---------- Extract
NoSQL Data Store Categories

The NoSQL database systems are typically scalable, distributed, persistent systems. However, the systems can still be categorized by their data model and the level of data-awareness in the database as well as their robustness. NoSQL data stores can be separated into three distinct data model categories:
  1. Key-Value stores including Membase, memcached, Amazon S3
  2. Document stores including SimpleDB, CouchDB, MongoDB, Terrastore
  3. Extensible Record stores including BigTable, Cassandra, HBase

Key-Value Stores

The most trivial type of NoSQL data store is the key-value data store. Key-value stores store data values into a system that can later be recalled using a key. The values are uninterpreted arbitrary data that the application can interpret as it sees fit. This simple and completely schemaless data model allows for easy scaling and very simple APIs that can easily enhance the functionality of existing systems.

Document Stores

Document data stores feature the ability to store documents into a database. Documents consist of one or more named fields that are self-contained in each document. Most document stores offer different types of fields as well as special nested fields such as lists or arrays. The structure of documents (their fields) is dynamic and can be freely modified by the client with the ability to add or remove fields of existing documents. Since the documents are self-contained, their fields are usually stored and distributed together as individual documents in the backend storage system.
--------------------
---------- Data extracts
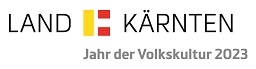 Logo_Volkskultur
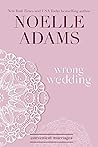 Wrong Wedding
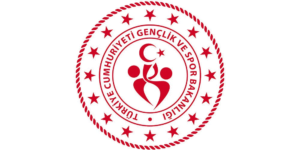Gençlik Spor Bakanlığı Sözleşmeli Gençlik Çalışanı Alacak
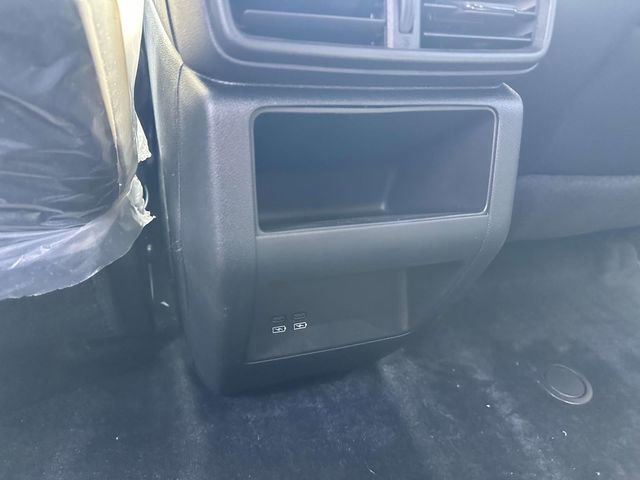 New 2026 Honda Prologue Touring image 10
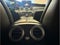 2018 Mercedes-Benz Mercedes-AMG® C-Class C 63 S AMG® Sedan 4D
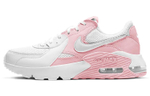 Кроссовки Nike Air Max Excee (Женская размерная сетка)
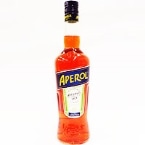 Ay[ 700ML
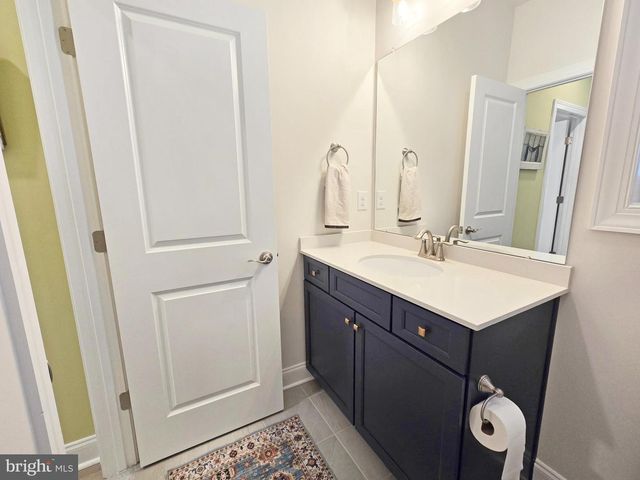 33768 CATCHING COVE CT, Lewes, DE 19958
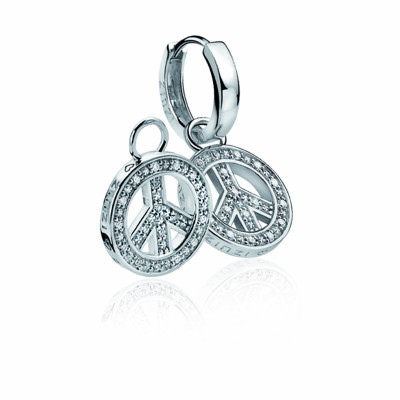 zinzi-zich721-925-zilveren-oorbedels-met-vredesteken-en-zirkonia-2-mm-breed-diameter-16-mm-zonder-oorringen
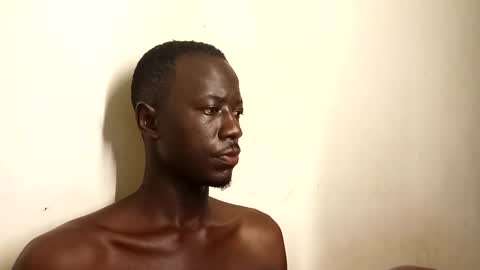 mega256 online show from March 9, 8:07 am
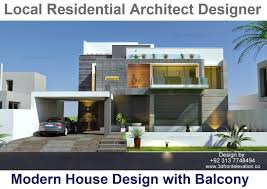 If you have a insurance claim we work with your insurance company to settle your find architects & building designers near me on houzz before you hire an architect & building designer, browse through our network of 30,347. 1st Time Online Best Residential Design Services Near You For Bungalow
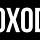Go to the profile of NOXODD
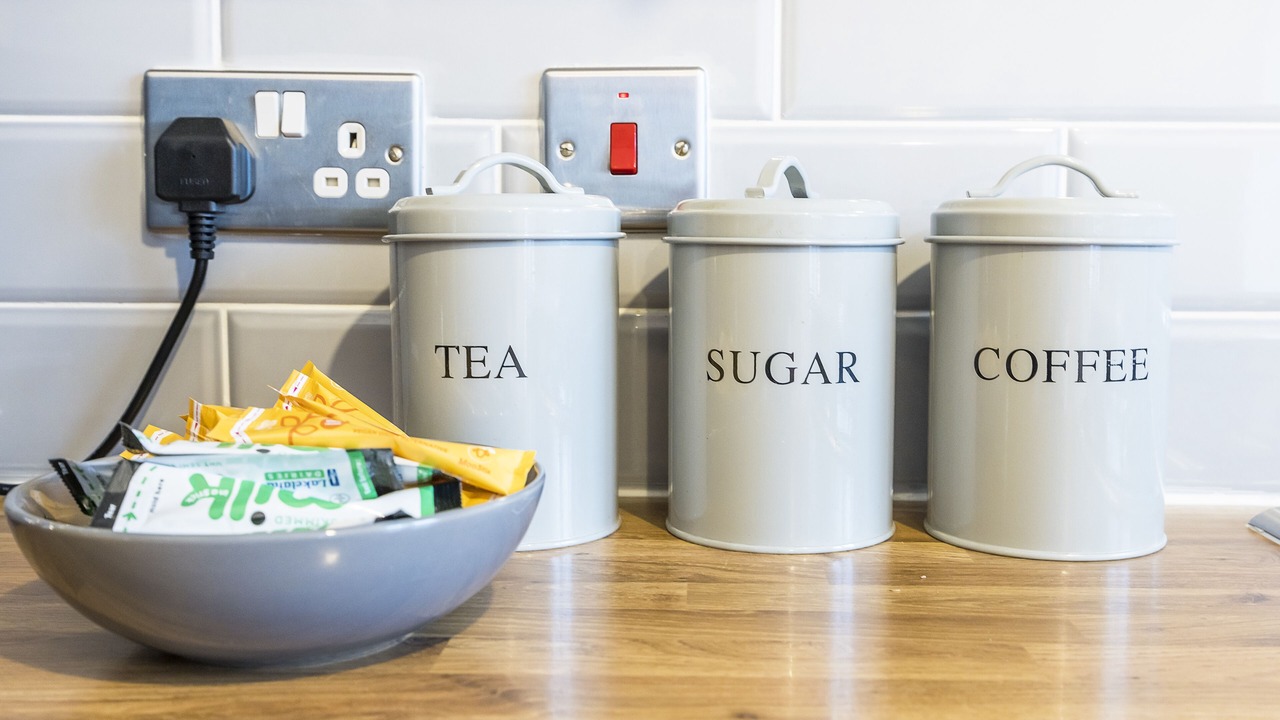 Photo of Others in Becontree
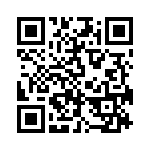 GTS030-14S-9S QRCode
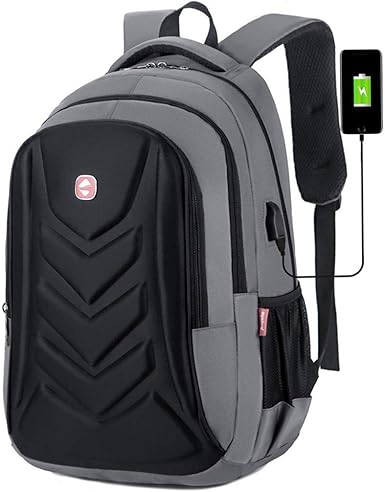 mochila samsonite move 2.0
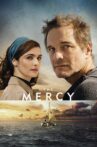 The Mercy Movie Streaming Online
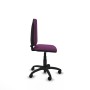 Chaise de Bureau Aýna Piqueras y Crespo B0001RN Violet
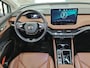 Skoda Enyaq iV 60 180pk | SOH 93% | Leder | Panoramadak | Assistentie Pakket | Comfort Pakket | Parkeer Pakket| Stuur verwarmd |21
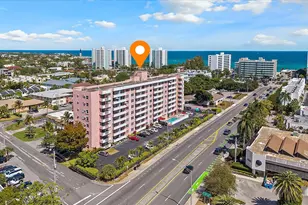 3201 NE 14th Street Causeway, Pompano Beach, FL 33062 - Photo 1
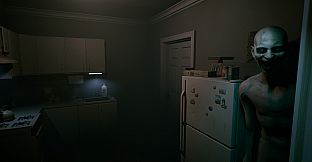 Echoes in Darkness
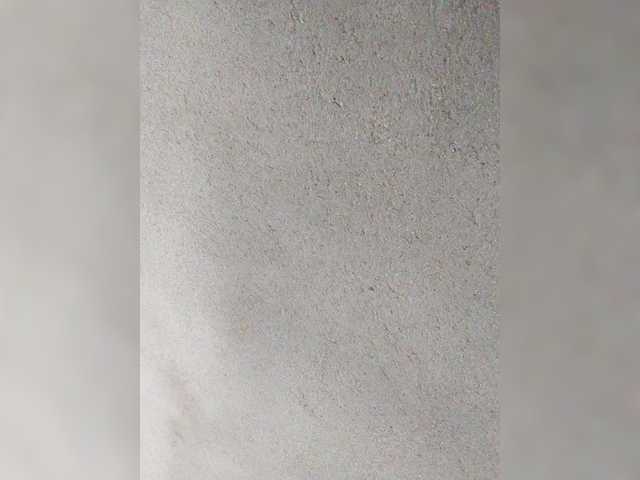 Live sex webcam photo for Nitu2005 #290893752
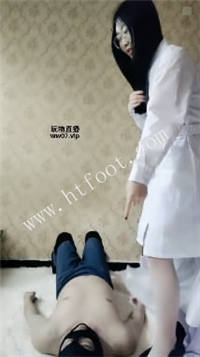 022745oylp1iln2q3nplyd.jpg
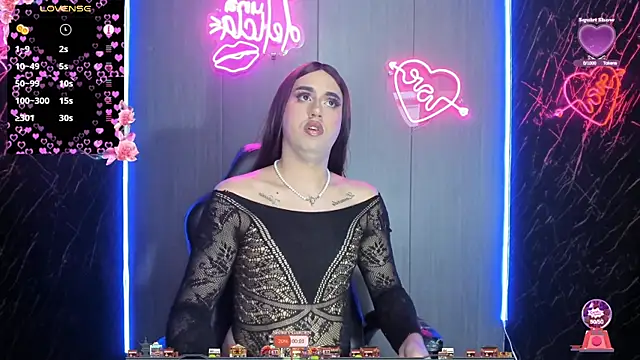 Snapshot of Alanasexdoll chatting on March 2, 6:46 pm Alanasexdoll online show from March 2, 6:46 pm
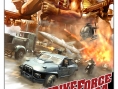 Stuntman : Ignition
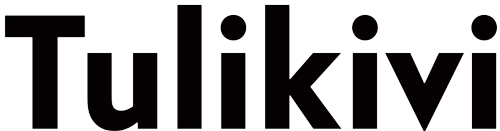 Tulikivi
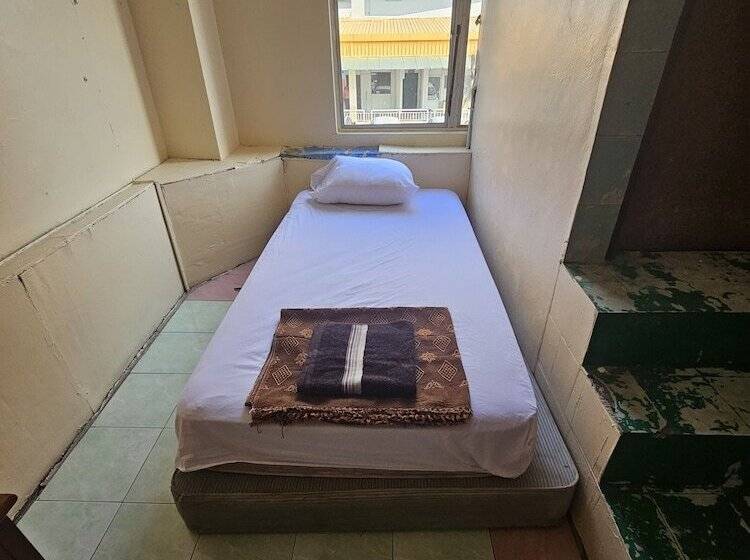 غرفة قياسية, Oyo 90867 Hotel Bintang Inns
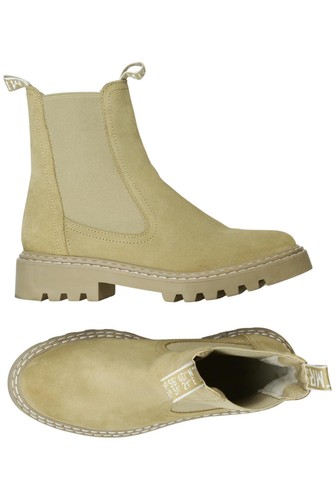 Tamaris stiefelette damen - stiefelette,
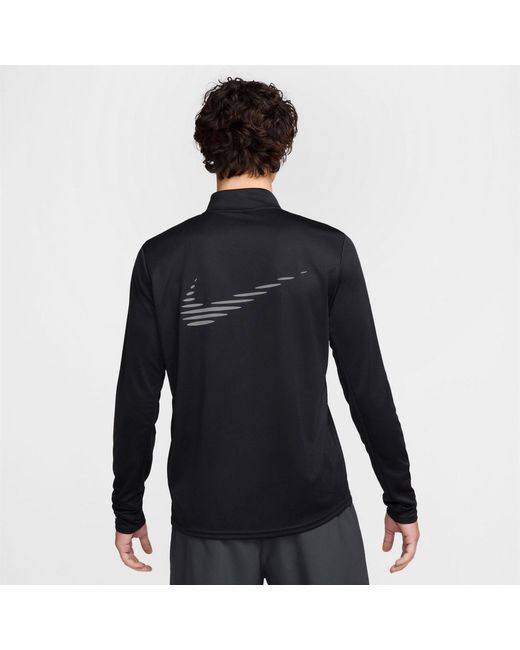 Nike Black M Nk Df Pacer F for men
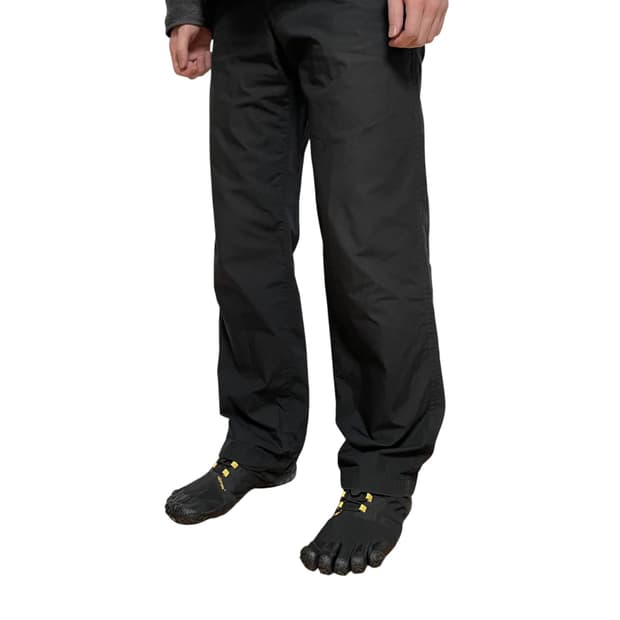 꼼데가르송 옴므 코튼팬츠 AD2008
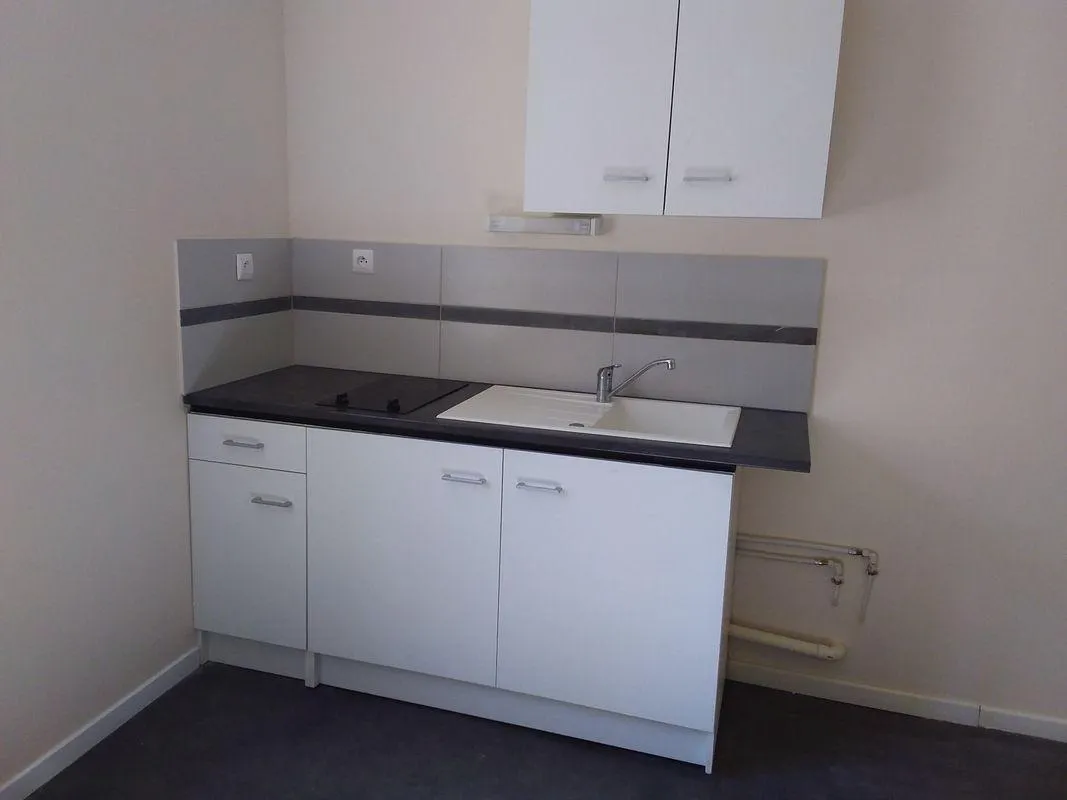 Location Rouen Appartement 69a59e7b0934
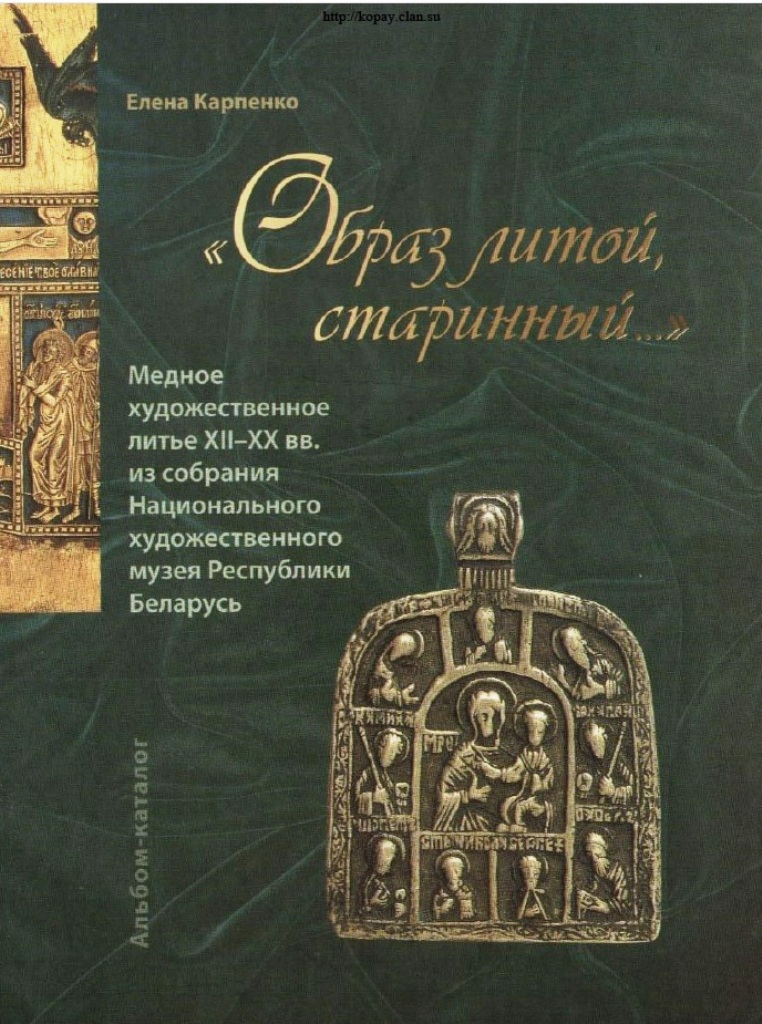 222.jpg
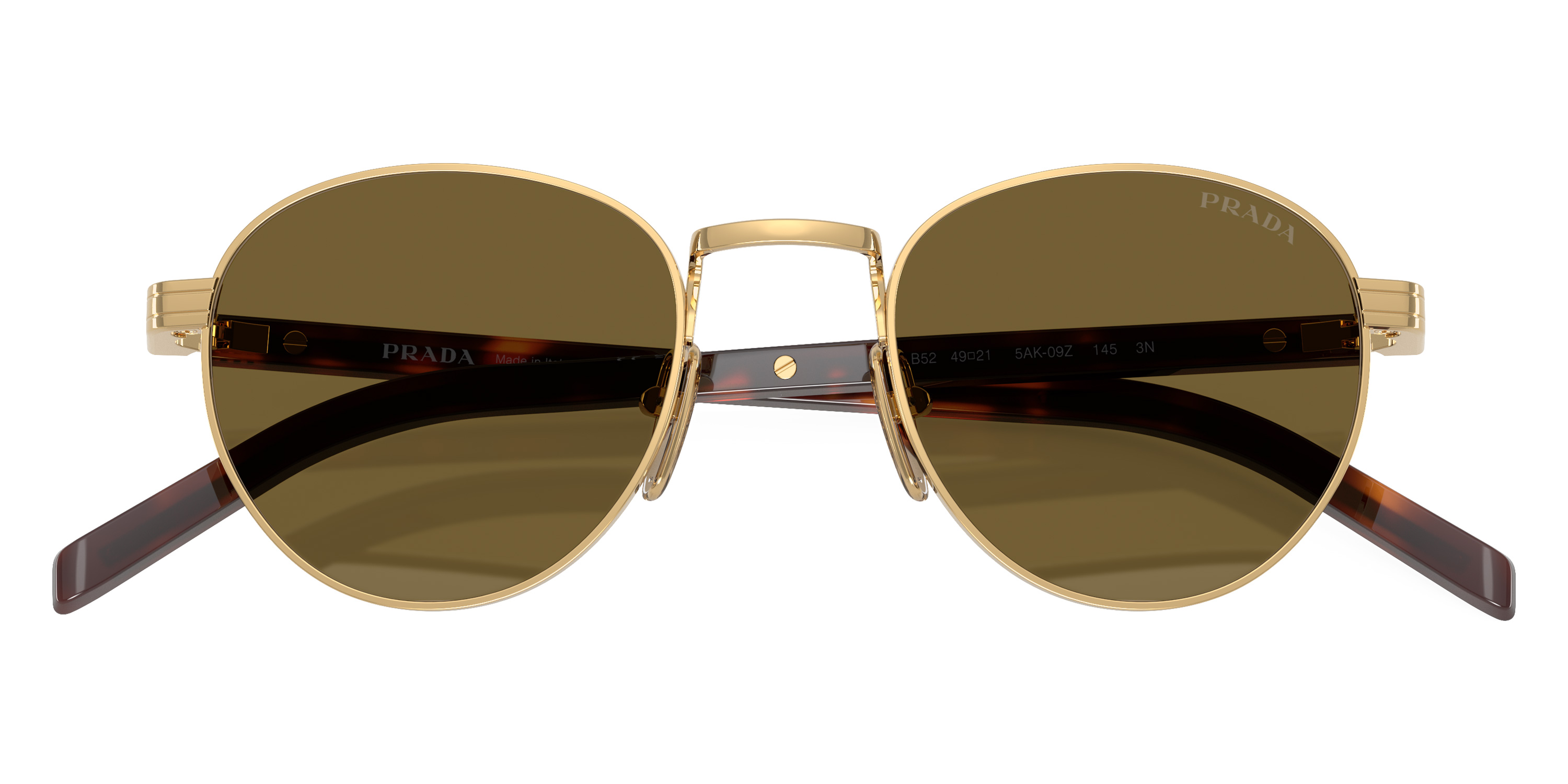Prada - PR B52S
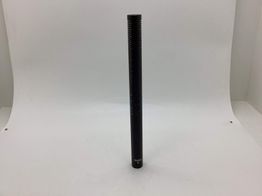 microfono rode ntg4+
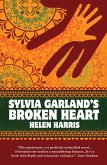 Sylvia Garland's Broken Heart (eBook, ePUB)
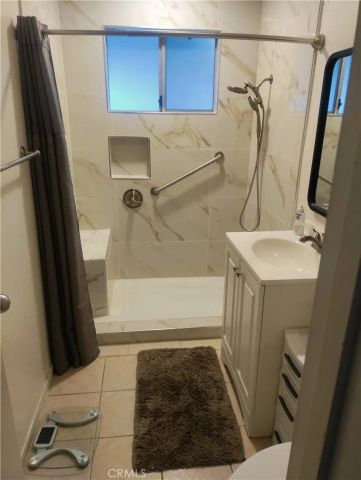3290 Joel, Jurupa Valley, CA 92509
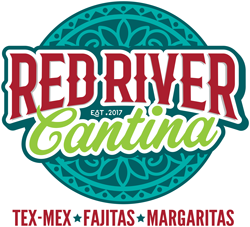 Red River Cantina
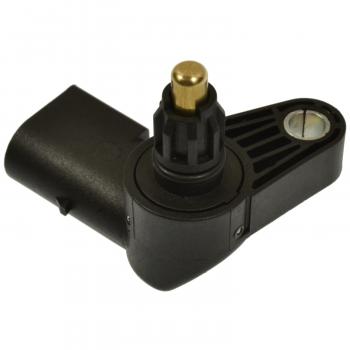 2005 Mercedes-Benz C230 Back Up Light Switch Standard Motor Products LS412 image 1 of 3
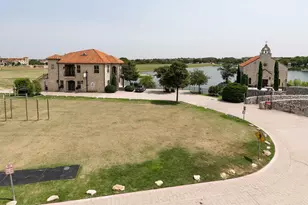 6675 Mediterranean Dr, McKinney, TX 75072 - Photo 23
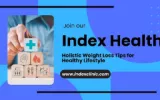 Functional Medicine Doctor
--------------------
_Actions to take_
a. Check the three statements against the NoSQL passage above the entries: (i) Cassandra is listed as a document store; (ii) in key-value stores, the values are uninterpreted data that the application can interpret; (iii) a client can add or remove fields of existing documents. Answer yes or no for each, quoting the exact words of the passage that decide it.
b. Pick up the NoSQL passage after its final sentence, and write the paragraphs that would come next.

_Results for each task_
a.
(i) No: "Extensible Record stores including BigTable, Cassandra, HBase"
(ii) Yes: "The values are uninterpreted arbitrary data that the application can interpret as it sees fit."
(iii) Yes: "can be freely modified by the client with the ability to add or remove fields of existing documents"

b.
Extensible Record Stores

The most powerful of the document stores are the extensible record stores, also known as wide-column data stores. These data stores feature data models that resemble the tables found in a traditional database but with several important differences. Unlike a traditional database, the columns in an extensible record store are dynamic and can be added or modified during operation. Furthermore, different rows that are part of the same table may subscribe to different columns. The columns may also contain arbitrary names that themselves are considered values. Lastly, some NoSQL data stores feature the ability to have columns that contain other columns.

The storage of extensible record stores typically groups together a row key with one or more columns. Thus, the same row key may be repeated and stored in different locations with different columns but still available as a single table in the data store. The storage is typically column-based instead of row-based, meaning that columns of data are stored together rather than rows of data as in a traditional database. Thus, the rows of a given table could be scattered across many servers.